El origen del problema es, según Dimitri Katsikas, director del Observatorio de Crisis, “la naturaleza clientelista del Estado, con una red de intereses políticos y personales en la que el principal objetivo no es servir al Estado, porque no hay noción de tal, sino a los amigos o los votantes”, (…) “En Grecia no existe el interés común, por eso la crisis es tan profunda” (El País, 18/07/2015).
Hay que tener en cuenta que Grecia no acaba de salir de una guerra, como fue el caso de Alemania, en la que sus grandes ciudades quedaron destruidas y las fábricas que quedaron en pie fueron desarmadas, empaquetadas y llevadas a uno de los países triunfadores, los científicos fueron repartidos entre dos de las naciones triunfadoras y con muchos de sus habitantes académicamente preparados muertos en los campos de batalla.
Además, debemos considerar que a Grecia y a la UE no les conviene que el país heleno abandone a la Unión, por el contrario, les favorece a los dos que el país deficitario se comprometa en una política fiscal seria para salir así de la crisis y retomar el camino del desarrollo sostenido.

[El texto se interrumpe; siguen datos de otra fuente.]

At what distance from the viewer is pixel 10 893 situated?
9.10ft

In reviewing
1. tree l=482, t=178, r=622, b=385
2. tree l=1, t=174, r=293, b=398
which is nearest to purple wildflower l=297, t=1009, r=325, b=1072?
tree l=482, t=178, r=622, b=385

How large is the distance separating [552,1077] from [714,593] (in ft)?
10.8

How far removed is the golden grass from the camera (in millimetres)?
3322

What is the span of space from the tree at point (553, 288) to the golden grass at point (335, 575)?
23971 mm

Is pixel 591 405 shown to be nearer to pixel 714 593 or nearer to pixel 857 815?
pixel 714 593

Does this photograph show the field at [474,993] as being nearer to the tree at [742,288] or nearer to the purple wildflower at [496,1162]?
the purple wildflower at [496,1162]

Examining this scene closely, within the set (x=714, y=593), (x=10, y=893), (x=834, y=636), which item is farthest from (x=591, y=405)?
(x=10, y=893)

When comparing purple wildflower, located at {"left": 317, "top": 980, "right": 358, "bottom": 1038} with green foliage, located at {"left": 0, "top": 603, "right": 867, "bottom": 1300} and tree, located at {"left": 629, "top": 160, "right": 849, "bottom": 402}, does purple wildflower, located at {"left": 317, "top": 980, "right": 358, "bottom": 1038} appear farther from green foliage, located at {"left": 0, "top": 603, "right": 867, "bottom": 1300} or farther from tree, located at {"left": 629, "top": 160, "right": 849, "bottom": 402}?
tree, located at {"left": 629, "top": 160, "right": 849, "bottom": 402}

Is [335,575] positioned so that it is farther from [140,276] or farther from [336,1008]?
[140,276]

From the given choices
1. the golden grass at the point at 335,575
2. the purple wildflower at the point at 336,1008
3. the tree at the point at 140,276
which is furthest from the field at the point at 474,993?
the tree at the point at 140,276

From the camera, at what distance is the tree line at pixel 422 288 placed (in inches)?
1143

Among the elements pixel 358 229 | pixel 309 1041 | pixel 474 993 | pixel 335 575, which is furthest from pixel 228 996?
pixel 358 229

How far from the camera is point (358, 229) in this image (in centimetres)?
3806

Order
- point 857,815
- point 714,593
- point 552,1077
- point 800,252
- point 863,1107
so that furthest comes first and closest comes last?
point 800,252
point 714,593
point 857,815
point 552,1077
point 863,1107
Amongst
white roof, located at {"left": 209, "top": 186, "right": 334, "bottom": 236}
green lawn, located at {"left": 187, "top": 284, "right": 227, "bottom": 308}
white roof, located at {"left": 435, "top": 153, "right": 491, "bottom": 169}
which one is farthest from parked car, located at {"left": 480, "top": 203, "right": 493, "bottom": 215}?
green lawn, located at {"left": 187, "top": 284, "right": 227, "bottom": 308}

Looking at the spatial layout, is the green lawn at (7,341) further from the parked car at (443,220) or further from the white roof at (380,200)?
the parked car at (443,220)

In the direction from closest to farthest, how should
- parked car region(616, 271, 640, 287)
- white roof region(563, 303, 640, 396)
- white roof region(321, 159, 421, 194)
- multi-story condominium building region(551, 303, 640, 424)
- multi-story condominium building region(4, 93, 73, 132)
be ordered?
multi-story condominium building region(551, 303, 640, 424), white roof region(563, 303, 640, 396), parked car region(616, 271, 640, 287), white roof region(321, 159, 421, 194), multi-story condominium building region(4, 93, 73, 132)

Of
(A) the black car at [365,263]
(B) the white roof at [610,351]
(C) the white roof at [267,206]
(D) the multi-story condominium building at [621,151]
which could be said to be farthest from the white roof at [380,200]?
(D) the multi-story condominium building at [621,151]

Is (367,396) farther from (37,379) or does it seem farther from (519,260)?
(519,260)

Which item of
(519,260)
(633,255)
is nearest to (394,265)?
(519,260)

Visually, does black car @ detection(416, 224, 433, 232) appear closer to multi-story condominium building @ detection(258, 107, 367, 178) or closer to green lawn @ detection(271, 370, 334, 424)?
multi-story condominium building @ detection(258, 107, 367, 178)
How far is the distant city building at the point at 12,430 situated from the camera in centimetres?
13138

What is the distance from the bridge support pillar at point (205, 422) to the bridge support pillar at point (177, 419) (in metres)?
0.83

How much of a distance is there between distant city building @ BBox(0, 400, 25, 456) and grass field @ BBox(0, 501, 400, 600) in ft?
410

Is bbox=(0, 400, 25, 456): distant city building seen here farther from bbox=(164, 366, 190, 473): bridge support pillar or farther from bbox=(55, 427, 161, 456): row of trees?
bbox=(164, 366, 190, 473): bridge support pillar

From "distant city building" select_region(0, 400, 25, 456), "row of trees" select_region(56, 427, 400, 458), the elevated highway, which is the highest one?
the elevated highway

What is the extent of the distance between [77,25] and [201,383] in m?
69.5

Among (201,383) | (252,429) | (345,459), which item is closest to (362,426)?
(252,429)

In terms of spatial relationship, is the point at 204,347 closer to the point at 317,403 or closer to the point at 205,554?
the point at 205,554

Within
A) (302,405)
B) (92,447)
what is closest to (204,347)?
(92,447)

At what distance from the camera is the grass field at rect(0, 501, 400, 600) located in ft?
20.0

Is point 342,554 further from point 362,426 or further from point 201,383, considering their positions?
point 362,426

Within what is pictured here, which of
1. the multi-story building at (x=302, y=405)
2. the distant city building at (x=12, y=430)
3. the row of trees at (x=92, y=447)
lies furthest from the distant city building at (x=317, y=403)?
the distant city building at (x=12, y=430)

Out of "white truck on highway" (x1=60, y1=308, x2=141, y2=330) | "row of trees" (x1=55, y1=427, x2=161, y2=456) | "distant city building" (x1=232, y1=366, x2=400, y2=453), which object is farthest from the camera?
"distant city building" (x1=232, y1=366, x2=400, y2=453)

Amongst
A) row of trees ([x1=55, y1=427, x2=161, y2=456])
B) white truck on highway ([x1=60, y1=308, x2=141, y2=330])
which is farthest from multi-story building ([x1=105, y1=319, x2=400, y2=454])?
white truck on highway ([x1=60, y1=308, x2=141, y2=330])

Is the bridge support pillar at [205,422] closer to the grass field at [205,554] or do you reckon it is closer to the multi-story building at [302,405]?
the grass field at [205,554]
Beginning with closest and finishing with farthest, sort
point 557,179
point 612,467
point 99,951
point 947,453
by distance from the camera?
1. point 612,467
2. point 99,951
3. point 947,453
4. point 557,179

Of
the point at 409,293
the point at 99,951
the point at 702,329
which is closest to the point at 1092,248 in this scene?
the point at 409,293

Por ser este el tercer rescate, la UE ha impuesto unas duras condiciones a Grecia, las que en el proceso de negociación tendrá la UE que aflojar, y donar o condonar parte de la deuda, extender plazos y eximir de intereses, en la medida en que vea que Grecia vigoriza al Estado y camina por la senda del buen manejo de la cosa pública.
Cuando Grecia era una potencia económica y militar hizo exclamar a los melios: “¡los fuertes hacen cuanto pueden y los débiles sufren cuanto deben!” Hoy, es Grecia la que lo exclama.